PRIMEIRO PLANO - Notícias de Agora
Edição: Paulo Henrique
Deficiente visual relata experiência com o Círio
Imagine andar ruas e mais ruas com os olhos fechados envolto por um oceano de dois milhões de pessoas. Provavelmente, você se sentirá angustiado e curioso para saber o que se passa à sua volta e abrirá os olhos. Nesse Círio, Rosivaldo Rodrigues, 27, passou por essa experiência. Não porque pagava alguma promessa, mas porque é deficiente visual há 12 anos e, apesar de não ser católico, resolveu encarar o trajeto do Círio pela primeira vez.
E o encarou com elegância. Vestia calça e camisa social e nas mãos carregava uma bíblia em Braille – forma de escrita adequada aos cegos. Para guiá-lo, Rosivaldo contou com o auxílio do sobrinho de 11 anos, Sandro Rodrigues. Desde as 6h30, estavam em frente à Sé assistindo tudo de cima, no degrau de uma das escadas de acesso ao palco por onde era feita a celebração pelo arcebispo de Belém, Dom Alberto Taveira. “Estou achando tudo muito bonito, ouço as pessoas cantando. Não é preciso ser católico ou mesmo enxergar para perceber a sintonia. Ela é única”, disse.
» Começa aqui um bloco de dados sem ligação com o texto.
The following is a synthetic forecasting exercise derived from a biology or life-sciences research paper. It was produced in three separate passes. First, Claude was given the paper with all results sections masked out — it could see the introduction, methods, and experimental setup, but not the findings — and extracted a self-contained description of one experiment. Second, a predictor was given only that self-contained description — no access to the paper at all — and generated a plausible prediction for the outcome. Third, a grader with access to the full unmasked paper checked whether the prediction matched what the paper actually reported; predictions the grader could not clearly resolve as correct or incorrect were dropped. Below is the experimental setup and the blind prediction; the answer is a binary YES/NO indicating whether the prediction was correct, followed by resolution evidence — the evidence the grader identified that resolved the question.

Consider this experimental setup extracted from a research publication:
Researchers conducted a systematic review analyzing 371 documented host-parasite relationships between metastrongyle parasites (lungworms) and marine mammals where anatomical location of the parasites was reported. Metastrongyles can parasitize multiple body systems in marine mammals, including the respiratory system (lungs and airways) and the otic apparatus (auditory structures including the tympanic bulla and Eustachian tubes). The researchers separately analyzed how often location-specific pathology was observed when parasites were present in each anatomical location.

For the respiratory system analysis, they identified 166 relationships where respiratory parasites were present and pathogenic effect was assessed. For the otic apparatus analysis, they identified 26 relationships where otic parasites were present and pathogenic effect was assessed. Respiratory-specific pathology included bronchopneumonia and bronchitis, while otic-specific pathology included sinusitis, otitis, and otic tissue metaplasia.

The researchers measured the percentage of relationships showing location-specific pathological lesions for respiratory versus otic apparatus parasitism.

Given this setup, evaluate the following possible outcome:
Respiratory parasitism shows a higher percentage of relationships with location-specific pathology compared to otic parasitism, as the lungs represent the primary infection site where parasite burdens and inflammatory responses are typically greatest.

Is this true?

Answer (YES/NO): YES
A caminhada de fé começa. Rodrigues é atleta profissional do time de futebol de salão para cegos do Pará. Porém, o condicionamento físico adquirido no esporte não se compara à marcha do Círio. Se as dificuldades são grandes para todos, são gigantes para Rosivaldo. “Subida!”, “Descida!” gritava o sobrinho Sandro a cada passo que o atleta dava da rua para calçada e vice-versa. O pequeno guia ainda acrescentava: “Tio, cuidado para não deslizar nos copos d’água”, referindo aos entulhos que se amontoavam nas valas de cada esquina da avenida Presidente Vargas.
Cada vez mais próximo da Santa, o “espreme, espreme” e o “empurra, empurra” aumentavam, assim como o número de ambulantes que passavam cada vez mais rápido com o intuito de vender qualquer coisa que refrescasse os romeiros do calor que fazia já às 9h30. “Estou com sede”, dizia Rosivaldo ao seu guia.
Já estavam ficando cansados. O garoto Sandro não hesitava em reclamar. “Tá muito apertado aqui”. Rosivaldo, ao contrário, estava contente e brincava com a situação. “Para de reclamar, até parece que você que é o cego aqui”. O deficiente visual parecia não se importar com o aperto. Queria “ver” de perto a imagem de Nossa Senhora de Nazaré, mais uma vez. Cortando pelas transversais da avenida Presidente Vargas, chegaram à Serzedelo Corrêa, em frente ao Instituto Estadual de Educação do Pará, IEEP.
O tempo ia passando. De vez em quando, a Cruz Vermelha passava levando todos à sua frente. Rosivaldo retrucava: “Cuidado com o ceguinho aqui”. A multidão se amontoava cada vez mais para assistir à santa, que se aproximava. Muitos começaram a subir em árvores, outros no pequeno muro do IEEP. Alguns pais carregavam seus filhos e senhoras choravam. Dos prédios, a chuva de papel iniciava.
O cego se impressionava com a aglomeração. Sandro orientava o tio. “A Santa está aqui na nossa frente. Estão estendendo a mão na direção dela”, observava o menino. Ao redor, todos rezam de alguma forma. Rosivaldo refletia através da sensibilidade de seu corpo: abaixou a cabeça e, com sorriso no rosto, descreveu: “Sinto todos ao meu redor. O cheiro do suor, o respirar dos choros e o toque das pessoas. Essa emoção me causa arrepio, é muito boa”, dizia. A Santa segue sua procissão e Rosilvado revela: “Não tenho vontade de voltar a enxergar. Tenho várias formas de ver. Gosto de saber como é o interior de tudo”, assegura.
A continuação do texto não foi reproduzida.